- **Exercise prompt**:
Copy out the records from the line containing "What do you" through the line containing "4. the goat's leg at point 165,737", exactly as they appear, both of those lines included.

- **Records supplied**:
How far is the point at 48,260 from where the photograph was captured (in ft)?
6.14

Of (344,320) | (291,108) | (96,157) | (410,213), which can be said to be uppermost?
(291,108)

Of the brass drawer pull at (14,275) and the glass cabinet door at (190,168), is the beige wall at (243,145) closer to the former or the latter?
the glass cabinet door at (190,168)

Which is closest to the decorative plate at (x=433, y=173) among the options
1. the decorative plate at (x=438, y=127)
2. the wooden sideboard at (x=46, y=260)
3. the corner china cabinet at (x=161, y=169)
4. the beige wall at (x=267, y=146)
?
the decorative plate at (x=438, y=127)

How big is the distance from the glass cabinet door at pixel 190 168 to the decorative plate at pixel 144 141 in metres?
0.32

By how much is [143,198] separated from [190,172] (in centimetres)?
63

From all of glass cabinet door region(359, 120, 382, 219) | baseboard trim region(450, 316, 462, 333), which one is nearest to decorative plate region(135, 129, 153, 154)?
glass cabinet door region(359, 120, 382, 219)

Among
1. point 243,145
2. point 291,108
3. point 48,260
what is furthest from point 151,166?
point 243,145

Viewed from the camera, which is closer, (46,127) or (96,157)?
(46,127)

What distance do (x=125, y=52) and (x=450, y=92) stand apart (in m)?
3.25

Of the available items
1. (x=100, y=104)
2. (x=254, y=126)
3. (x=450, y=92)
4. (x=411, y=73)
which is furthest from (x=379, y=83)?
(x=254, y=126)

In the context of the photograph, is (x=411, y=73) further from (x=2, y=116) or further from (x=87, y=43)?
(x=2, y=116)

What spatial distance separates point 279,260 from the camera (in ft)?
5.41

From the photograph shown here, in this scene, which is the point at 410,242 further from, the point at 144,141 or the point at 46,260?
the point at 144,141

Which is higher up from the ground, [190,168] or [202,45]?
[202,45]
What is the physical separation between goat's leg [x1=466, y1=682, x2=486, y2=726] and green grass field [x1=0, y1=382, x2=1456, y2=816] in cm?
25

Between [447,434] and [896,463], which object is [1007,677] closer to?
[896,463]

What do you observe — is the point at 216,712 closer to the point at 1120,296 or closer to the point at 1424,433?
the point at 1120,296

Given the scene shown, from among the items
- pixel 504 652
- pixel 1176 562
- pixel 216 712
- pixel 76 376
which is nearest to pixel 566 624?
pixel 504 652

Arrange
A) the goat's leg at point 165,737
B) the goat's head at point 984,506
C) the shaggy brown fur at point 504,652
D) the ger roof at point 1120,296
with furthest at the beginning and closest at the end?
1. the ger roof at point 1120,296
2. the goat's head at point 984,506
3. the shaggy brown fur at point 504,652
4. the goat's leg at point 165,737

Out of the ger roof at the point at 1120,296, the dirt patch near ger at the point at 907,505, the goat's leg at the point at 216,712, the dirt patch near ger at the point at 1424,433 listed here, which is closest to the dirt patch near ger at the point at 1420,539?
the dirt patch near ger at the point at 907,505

- **Completed exercise**:
What do you observe — is the point at 216,712 closer to the point at 1120,296 or closer to the point at 1424,433?
the point at 1120,296

Given the scene shown, from among the items
- pixel 504 652
- pixel 1176 562
- pixel 216 712
- pixel 76 376
which is nearest to pixel 566 624?
pixel 504 652

Arrange
A) the goat's leg at point 165,737
B) the goat's head at point 984,506
C) the shaggy brown fur at point 504,652
D) the ger roof at point 1120,296
with furthest at the beginning and closest at the end?
1. the ger roof at point 1120,296
2. the goat's head at point 984,506
3. the shaggy brown fur at point 504,652
4. the goat's leg at point 165,737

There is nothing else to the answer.